■ Task brief:
In the records below, locate the line containing "Which is furthest"; output that line and every following line through the last, exactly.

■ Given records:
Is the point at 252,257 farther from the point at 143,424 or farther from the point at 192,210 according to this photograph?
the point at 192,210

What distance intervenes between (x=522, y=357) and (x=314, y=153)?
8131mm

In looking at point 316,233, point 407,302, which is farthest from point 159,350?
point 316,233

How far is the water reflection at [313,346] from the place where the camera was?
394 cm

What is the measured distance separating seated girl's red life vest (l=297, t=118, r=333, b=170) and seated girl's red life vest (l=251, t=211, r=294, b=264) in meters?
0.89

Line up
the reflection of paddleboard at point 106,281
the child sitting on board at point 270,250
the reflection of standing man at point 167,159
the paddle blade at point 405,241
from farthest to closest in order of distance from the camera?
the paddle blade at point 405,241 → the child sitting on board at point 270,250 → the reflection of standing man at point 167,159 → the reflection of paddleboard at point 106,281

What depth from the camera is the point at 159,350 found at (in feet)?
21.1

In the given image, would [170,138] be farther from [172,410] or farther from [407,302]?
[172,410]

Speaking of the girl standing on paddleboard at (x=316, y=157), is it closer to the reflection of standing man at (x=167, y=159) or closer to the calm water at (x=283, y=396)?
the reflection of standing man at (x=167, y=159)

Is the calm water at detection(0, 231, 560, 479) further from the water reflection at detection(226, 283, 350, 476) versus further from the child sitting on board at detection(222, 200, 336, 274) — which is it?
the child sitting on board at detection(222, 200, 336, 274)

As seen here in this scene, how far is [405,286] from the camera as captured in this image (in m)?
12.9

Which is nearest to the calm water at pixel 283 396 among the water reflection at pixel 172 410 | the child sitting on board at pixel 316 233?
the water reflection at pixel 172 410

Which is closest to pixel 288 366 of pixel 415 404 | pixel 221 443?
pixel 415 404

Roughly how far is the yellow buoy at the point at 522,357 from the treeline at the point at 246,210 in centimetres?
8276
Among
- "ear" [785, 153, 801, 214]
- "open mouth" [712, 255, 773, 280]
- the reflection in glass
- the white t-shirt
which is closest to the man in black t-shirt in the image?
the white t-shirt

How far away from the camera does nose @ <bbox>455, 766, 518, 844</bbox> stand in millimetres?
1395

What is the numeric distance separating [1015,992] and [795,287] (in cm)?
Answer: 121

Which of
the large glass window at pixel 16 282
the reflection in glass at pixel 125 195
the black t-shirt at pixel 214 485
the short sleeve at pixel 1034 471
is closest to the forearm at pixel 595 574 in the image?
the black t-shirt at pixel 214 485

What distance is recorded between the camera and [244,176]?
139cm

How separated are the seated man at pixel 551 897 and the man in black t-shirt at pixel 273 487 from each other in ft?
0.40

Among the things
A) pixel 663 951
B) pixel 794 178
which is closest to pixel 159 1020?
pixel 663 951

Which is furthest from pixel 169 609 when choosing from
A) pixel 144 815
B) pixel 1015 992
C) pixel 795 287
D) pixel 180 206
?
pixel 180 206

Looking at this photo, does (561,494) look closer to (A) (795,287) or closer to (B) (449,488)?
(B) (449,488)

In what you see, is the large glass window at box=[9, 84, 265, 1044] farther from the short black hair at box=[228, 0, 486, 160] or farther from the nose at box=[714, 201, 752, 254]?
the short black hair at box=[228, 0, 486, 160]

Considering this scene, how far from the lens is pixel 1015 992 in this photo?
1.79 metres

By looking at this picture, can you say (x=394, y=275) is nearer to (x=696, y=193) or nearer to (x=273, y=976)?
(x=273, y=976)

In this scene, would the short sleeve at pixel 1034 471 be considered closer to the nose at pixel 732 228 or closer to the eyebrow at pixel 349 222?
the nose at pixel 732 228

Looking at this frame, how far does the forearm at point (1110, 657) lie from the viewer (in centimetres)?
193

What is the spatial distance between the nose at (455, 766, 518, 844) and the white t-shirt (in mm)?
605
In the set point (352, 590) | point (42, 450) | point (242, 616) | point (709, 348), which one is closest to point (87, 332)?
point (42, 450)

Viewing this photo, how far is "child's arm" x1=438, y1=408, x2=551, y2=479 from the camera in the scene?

■ Written solution:
Which is furthest from pixel 169 609 when choosing from
A) pixel 144 815
B) pixel 1015 992
C) pixel 795 287
D) pixel 180 206
?
pixel 180 206

Looking at this photo, does (561,494) look closer to (A) (795,287) or closer to (B) (449,488)?
(B) (449,488)

In what you see, is the large glass window at box=[9, 84, 265, 1044] farther from the short black hair at box=[228, 0, 486, 160] or farther from the nose at box=[714, 201, 752, 254]?
the short black hair at box=[228, 0, 486, 160]

Considering this scene, how far from the lens is pixel 1015 992 in this photo?
1.79 metres

By looking at this picture, can you say (x=394, y=275) is nearer to (x=696, y=193) or nearer to (x=273, y=976)?
(x=273, y=976)

In this scene, would the short sleeve at pixel 1034 471 be considered closer to the nose at pixel 732 228 or closer to the eyebrow at pixel 349 222?
the nose at pixel 732 228

Looking at this frame, how far does the forearm at point (1110, 657) lie from the viewer (in centimetres)?
193

What is the spatial distance between the nose at (455, 766, 518, 844) and the white t-shirt (in mm)?
605
In the set point (352, 590) | point (42, 450) | point (242, 616) | point (709, 348), which one is closest to point (87, 332)?
point (42, 450)

Viewing this photo, how far is "child's arm" x1=438, y1=408, x2=551, y2=479 from the camera in the scene?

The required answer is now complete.